#### Work required:
Copy the listing from the line with "What intervening distance" up to and including the line with "6.39 metres", requests included, and shift every coordinate and distance in the answers up by 59.

* Begin Provided records *

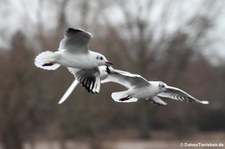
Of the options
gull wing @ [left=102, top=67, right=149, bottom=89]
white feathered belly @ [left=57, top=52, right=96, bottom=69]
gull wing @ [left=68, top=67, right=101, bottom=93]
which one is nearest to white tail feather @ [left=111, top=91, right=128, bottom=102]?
gull wing @ [left=102, top=67, right=149, bottom=89]

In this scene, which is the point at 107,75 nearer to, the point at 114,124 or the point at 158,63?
the point at 114,124

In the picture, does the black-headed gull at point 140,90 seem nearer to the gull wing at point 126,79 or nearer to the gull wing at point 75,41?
the gull wing at point 126,79

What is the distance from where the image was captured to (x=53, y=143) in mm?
19375

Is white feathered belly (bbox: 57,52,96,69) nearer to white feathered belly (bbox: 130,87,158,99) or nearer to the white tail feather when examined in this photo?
the white tail feather

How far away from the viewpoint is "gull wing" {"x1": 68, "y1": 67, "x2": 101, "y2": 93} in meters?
8.39

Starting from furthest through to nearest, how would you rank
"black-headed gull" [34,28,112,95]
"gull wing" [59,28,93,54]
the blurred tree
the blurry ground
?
the blurry ground → the blurred tree → "black-headed gull" [34,28,112,95] → "gull wing" [59,28,93,54]

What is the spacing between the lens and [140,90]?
945 cm

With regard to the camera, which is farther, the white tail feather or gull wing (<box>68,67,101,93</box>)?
the white tail feather

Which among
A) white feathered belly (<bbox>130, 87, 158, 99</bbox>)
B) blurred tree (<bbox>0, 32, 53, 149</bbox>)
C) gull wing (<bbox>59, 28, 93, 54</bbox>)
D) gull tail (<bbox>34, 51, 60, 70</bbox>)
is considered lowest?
gull tail (<bbox>34, 51, 60, 70</bbox>)

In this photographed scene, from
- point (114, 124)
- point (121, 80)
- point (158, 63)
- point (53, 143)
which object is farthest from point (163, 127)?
point (121, 80)

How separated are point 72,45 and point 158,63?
19.5m

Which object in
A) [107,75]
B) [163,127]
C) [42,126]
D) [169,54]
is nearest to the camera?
[107,75]

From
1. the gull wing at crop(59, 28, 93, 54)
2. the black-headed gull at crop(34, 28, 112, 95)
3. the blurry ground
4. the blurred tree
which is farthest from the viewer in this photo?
the blurry ground

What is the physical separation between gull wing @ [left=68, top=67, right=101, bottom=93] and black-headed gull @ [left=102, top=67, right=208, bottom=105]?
19.2 inches
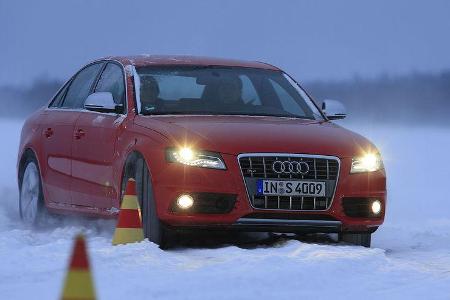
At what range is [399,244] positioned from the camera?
9.45 meters

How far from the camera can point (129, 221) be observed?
7.78 m

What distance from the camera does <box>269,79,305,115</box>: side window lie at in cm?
925

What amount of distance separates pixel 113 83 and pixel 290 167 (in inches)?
89.4

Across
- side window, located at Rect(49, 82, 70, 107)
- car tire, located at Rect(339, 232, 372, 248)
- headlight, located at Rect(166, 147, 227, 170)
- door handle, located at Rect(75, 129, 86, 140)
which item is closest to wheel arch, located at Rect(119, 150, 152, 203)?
headlight, located at Rect(166, 147, 227, 170)

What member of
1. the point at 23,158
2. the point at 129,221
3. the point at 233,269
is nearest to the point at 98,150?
the point at 129,221

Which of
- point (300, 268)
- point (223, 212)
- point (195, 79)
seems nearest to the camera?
point (300, 268)

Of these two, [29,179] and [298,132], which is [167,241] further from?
[29,179]

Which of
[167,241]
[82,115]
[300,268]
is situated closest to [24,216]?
[82,115]

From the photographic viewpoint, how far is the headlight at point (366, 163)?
26.4 ft

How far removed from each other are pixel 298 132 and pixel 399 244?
6.02 feet

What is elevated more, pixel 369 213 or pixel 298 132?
pixel 298 132

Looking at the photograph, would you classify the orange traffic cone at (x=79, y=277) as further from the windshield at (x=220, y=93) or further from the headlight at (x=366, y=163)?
the windshield at (x=220, y=93)

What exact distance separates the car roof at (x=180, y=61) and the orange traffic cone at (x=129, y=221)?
66.0 inches

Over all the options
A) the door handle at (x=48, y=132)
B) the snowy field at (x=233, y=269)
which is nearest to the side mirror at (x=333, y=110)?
the snowy field at (x=233, y=269)
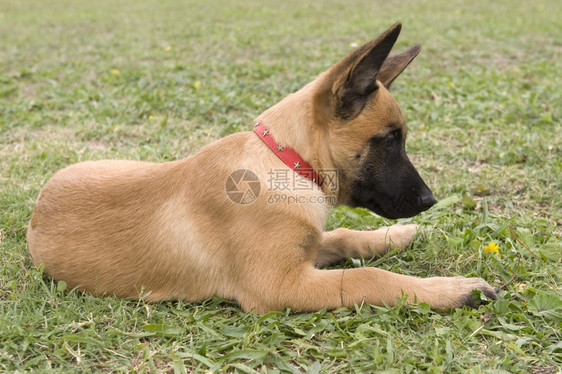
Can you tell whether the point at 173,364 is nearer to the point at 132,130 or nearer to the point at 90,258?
the point at 90,258

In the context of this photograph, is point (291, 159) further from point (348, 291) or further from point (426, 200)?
point (426, 200)

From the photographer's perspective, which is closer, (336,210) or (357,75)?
(357,75)

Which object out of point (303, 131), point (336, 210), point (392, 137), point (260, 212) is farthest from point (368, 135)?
point (336, 210)

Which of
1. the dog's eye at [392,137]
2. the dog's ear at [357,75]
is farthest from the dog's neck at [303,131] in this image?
the dog's eye at [392,137]

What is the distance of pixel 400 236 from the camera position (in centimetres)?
368

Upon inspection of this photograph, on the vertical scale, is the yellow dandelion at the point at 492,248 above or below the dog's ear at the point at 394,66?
below

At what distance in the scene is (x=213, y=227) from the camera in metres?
3.09

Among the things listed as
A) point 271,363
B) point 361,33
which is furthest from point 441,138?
point 361,33

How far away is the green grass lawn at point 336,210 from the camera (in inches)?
104

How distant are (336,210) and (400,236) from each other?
75 centimetres

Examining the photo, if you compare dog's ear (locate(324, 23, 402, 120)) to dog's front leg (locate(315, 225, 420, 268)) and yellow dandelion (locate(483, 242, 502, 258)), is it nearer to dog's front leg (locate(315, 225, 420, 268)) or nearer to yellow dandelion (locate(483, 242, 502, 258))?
dog's front leg (locate(315, 225, 420, 268))

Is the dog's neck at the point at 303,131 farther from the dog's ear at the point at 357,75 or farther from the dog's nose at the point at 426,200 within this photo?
the dog's nose at the point at 426,200

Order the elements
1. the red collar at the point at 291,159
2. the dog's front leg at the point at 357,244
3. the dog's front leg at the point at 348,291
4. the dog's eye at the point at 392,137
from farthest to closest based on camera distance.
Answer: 1. the dog's front leg at the point at 357,244
2. the dog's eye at the point at 392,137
3. the red collar at the point at 291,159
4. the dog's front leg at the point at 348,291

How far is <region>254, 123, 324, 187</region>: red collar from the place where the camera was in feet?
9.98
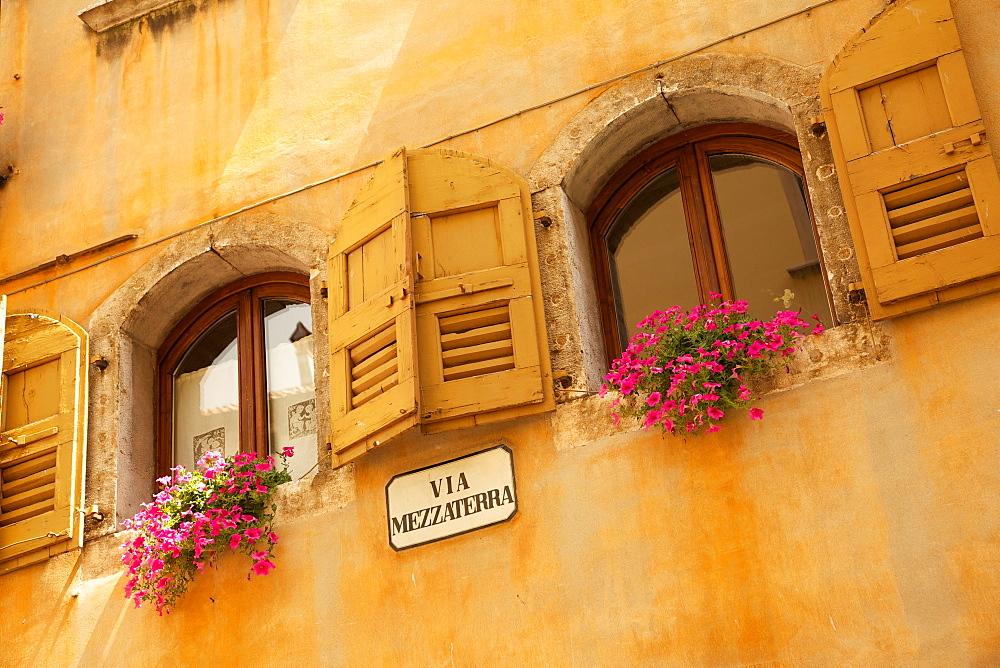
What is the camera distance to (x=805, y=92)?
572cm

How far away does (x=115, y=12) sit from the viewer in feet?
24.9

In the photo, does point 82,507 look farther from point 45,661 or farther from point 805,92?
point 805,92

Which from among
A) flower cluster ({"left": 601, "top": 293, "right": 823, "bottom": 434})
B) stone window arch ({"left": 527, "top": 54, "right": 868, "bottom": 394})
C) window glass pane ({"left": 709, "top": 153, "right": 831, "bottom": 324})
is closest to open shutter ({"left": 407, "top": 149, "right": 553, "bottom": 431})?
stone window arch ({"left": 527, "top": 54, "right": 868, "bottom": 394})

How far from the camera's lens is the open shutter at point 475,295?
5535 millimetres

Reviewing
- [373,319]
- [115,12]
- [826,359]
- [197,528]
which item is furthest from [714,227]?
[115,12]

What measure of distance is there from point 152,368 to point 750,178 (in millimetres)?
3264

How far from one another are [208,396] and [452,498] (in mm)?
1835

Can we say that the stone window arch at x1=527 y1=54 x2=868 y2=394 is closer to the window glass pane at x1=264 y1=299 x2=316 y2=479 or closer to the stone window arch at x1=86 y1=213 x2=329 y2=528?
the stone window arch at x1=86 y1=213 x2=329 y2=528

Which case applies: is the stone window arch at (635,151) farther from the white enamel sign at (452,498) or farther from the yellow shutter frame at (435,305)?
the white enamel sign at (452,498)

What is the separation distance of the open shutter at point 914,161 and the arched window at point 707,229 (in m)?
0.63

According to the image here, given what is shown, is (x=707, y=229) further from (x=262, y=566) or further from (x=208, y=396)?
(x=208, y=396)

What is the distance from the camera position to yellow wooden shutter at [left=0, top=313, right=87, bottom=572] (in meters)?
6.29

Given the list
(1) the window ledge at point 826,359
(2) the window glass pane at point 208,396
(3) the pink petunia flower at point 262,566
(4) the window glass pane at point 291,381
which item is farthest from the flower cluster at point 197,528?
(1) the window ledge at point 826,359

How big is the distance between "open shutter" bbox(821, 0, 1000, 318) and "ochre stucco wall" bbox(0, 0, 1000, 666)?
16 cm
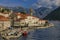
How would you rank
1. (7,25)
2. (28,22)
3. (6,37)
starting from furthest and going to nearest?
(28,22) → (7,25) → (6,37)

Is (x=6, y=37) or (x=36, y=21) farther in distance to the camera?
(x=36, y=21)

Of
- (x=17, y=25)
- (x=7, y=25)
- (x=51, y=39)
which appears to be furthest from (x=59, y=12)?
(x=51, y=39)

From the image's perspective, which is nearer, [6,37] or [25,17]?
[6,37]

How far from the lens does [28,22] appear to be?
57.4 meters

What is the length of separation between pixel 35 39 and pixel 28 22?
28.1m

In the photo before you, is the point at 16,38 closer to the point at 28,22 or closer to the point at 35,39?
the point at 35,39

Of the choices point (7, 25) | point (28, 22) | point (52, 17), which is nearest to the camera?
point (7, 25)

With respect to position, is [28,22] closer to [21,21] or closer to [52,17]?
[21,21]

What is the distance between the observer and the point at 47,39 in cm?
2947

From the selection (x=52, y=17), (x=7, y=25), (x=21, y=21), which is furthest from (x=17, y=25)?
(x=52, y=17)

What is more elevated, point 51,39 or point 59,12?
point 59,12

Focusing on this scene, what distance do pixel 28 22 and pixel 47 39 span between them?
92.0 feet

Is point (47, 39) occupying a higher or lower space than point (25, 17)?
lower

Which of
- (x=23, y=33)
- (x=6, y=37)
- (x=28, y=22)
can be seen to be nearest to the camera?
(x=6, y=37)
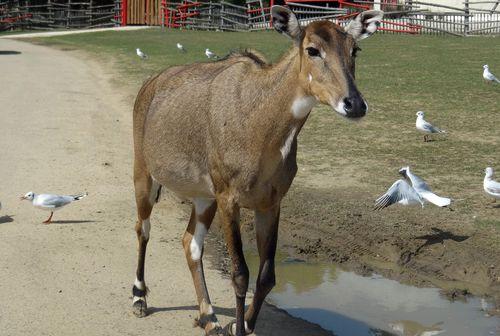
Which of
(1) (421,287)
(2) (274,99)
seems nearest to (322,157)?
(1) (421,287)

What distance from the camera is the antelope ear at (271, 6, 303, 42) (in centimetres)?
592

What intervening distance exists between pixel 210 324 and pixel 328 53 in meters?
2.41

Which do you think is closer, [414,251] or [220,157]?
[220,157]

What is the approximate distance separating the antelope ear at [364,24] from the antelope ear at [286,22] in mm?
343

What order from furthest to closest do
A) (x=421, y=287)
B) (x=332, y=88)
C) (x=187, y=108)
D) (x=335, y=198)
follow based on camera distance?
(x=335, y=198)
(x=421, y=287)
(x=187, y=108)
(x=332, y=88)

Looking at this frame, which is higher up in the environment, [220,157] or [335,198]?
[220,157]

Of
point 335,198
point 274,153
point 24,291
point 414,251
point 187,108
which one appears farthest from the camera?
point 335,198

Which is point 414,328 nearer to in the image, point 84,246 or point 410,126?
point 84,246

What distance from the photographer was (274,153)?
6.39 metres

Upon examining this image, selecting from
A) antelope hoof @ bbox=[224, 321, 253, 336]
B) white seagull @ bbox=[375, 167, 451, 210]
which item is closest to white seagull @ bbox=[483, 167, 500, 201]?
white seagull @ bbox=[375, 167, 451, 210]

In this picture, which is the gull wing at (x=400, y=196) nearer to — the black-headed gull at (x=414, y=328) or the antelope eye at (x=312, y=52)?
the black-headed gull at (x=414, y=328)

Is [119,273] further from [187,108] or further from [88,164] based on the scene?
[88,164]

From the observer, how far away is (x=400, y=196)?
9.67 metres

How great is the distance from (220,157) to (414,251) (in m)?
3.21
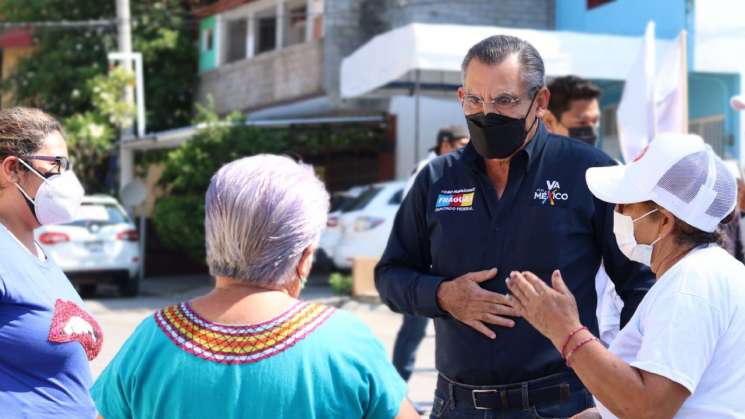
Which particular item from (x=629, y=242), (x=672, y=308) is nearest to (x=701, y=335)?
(x=672, y=308)

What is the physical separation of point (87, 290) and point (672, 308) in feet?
54.4

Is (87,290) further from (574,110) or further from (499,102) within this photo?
(499,102)

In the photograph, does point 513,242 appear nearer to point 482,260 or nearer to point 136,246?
point 482,260

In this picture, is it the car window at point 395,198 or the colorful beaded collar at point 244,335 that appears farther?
the car window at point 395,198

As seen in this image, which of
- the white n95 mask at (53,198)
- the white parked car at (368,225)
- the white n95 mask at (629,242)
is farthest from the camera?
the white parked car at (368,225)

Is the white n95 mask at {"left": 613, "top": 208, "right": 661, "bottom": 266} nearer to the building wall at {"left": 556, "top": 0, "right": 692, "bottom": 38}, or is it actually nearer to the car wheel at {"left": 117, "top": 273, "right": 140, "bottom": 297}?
the building wall at {"left": 556, "top": 0, "right": 692, "bottom": 38}

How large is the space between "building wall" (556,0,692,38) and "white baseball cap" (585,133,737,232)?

* End Provided records *

#### Correct output:
What intervening distance exists between pixel 210 324 and pixel 328 53 in meters?
61.41

Which do you think is closer, [414,251] or [220,157]?
[279,216]

What is the approximate distance separating the antelope ear at [364,24] from the antelope ear at [286,22] in mm?
402

What order from furthest to closest do
A) (x=421, y=287)
B) (x=332, y=88)
C) (x=187, y=108)
D) (x=335, y=198)
follow based on camera distance?
(x=394, y=257)
(x=480, y=346)
(x=246, y=167)
(x=391, y=147)

Looking at this frame, which is higher up in the environment, [220,157] or [335,198]?
[279,216]

Of
point 335,198
point 274,153
point 24,291
point 414,251
point 187,108
which one appears farthest from the camera?
point 394,257

Which is point 414,328 nearer to in the image, point 84,246 or point 410,126?
point 143,305

What distance from the photographer was (274,153)?
65.39 metres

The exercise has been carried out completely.